I remember once overhearing a former boss say to somebody else on the phone about how her husband was depressed, and she was trying to explain it to whoever was on the other end of the line, but she didn't seem to be having any luck. I wanted to say something, to tell her that it's something I've also struggled with, but a.) I had overheard it, and b.) I didn't know if she wanted me to know.

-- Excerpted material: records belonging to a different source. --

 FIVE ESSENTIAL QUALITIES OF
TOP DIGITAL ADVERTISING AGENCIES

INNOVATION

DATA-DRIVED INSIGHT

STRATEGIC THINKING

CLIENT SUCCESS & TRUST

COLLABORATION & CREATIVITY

Sometimes opportunities present themselves and usually I do not take them and then kick myself afterwards. What if I told them something they didn't want to hear? Like, hey, your father-in-law's odd behavior sounds like my mom's and she has a mental illness so maybe he does too! I mean, I guess it is better that he get treatment if that is the case, but then again it may just be some quirk of behaviour that has nothing to do with mental illness. And then there is always that question of how much is too much information to share at work.

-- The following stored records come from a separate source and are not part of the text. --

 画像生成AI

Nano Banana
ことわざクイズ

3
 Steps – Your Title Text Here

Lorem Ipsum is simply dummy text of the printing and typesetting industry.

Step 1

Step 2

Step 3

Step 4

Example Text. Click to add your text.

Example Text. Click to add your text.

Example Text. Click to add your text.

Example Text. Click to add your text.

Illness and abnormalities make people really uncomfortable. Just ask anybody who's an amputee or visibly a burn victim. Yeah, there's all this ra-ra-bust-the-stigma and it's cool to smash taboo and whatnot. But just like in cognitive behavioural therapy (or whatever that method is for helping people with phobias through gradually increasing exposure), I think dealing with stigmas is one of those things that is a nudge-over-the-edge type thing rather than a sink-or-swim type thing. (Such an articulate sentence, I know.) Sometimes getting to know someone of that "other" group or some other type of interaction/experience speeds this up a lot, but rarely are such planned occurrences effective. All those exercises about stereotypes in school were just awkward and sometimes self-defeating.

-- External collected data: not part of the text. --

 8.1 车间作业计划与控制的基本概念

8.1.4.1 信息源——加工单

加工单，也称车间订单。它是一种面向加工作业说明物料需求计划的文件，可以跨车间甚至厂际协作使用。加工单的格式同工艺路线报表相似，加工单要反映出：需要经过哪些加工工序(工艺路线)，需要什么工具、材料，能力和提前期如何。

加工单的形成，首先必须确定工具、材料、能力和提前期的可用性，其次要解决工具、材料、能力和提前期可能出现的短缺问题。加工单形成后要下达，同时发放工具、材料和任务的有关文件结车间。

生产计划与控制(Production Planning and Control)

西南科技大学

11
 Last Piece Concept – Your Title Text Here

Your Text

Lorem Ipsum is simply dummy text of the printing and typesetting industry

Sometimes too much too fast just pushes people in the opposite direction. Not trying to knock Augusten Burroughs, and admittedly I haven't finished the book b/c I can't remember where I put it, but Running with Scissors just seemed like another memoir in the veins of I-had-a-fucked-up-and/or-bizarre-childhood. Augusten Burroughs is "that guy" at the party, much like Dave Pelzer or [insert name of someone else who wrote a memoir about traumatic experiences here]. The further something is away from our own experiences, the harder it is for us to identify with them, to truly empathize, and to understand. We don't even try; we just pity them. For me, the first book that really spoke to my experience was Phyllis Reynolds Naylor's The Keeper. I read it and kept thinking, "Yes, I know that feeling exactly!"
Anyhow, getting back to my original quandary....
When do you reach out to someone, take that step in their direction? And when do you respect whatever boundaries they have set about what they're willing to share with you?